┌──

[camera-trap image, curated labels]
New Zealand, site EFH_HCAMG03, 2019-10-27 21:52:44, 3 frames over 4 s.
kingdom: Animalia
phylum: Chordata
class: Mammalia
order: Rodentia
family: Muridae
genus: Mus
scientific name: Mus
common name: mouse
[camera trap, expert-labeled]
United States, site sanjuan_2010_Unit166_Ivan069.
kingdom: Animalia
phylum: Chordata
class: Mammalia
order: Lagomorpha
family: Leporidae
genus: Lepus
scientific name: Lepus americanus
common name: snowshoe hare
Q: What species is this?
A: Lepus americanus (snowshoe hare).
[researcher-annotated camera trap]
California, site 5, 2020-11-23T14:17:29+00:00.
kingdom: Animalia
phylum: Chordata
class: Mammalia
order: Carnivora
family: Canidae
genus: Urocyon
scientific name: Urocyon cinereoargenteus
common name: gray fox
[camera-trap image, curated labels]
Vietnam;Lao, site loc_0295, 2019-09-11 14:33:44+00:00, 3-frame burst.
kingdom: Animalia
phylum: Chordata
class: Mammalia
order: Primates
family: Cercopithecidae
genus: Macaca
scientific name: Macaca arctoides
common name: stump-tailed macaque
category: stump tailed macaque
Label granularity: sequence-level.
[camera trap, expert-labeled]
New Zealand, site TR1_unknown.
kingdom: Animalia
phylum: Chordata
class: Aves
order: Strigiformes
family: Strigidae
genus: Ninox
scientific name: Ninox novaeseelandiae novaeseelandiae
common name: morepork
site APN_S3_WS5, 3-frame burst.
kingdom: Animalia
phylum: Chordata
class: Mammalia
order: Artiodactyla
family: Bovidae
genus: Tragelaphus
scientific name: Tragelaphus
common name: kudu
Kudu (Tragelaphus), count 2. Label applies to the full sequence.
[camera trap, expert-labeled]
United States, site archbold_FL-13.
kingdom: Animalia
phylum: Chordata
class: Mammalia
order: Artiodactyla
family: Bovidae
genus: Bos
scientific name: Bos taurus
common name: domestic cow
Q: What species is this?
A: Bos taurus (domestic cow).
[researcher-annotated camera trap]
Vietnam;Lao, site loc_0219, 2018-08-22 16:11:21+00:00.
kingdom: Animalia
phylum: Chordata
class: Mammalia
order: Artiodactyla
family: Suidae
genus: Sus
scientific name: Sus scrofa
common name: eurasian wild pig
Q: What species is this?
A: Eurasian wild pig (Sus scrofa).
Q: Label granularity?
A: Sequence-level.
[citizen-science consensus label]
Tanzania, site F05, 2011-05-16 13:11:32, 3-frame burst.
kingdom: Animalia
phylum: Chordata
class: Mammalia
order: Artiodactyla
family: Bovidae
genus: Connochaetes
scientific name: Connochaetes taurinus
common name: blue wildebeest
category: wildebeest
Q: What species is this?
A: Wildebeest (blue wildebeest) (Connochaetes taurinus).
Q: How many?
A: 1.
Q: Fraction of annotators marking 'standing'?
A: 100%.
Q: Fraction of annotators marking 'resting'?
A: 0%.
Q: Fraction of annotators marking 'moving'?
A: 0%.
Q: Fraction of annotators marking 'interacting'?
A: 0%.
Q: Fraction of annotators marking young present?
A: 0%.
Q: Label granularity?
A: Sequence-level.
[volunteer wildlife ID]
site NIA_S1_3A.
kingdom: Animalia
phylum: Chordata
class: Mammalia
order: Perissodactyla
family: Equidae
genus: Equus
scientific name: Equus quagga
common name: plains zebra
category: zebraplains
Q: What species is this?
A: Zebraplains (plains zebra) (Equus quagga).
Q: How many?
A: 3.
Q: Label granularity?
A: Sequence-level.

└──

## [Work to be completed]
Your output must contain exactly the lines from the one containing "order: Perissodactyla" to the final line of the data above, and no other text.

## [Exercise output]
order: Perissodactyla
family: Equidae
genus: Equus
scientific name: Equus quagga
common name: plains zebra
category: zebraplains
Q: What species is this?
A: Zebraplains (plains zebra) (Equus quagga).
Q: How many?
A: 3.
Q: Label granularity?
A: Sequence-level.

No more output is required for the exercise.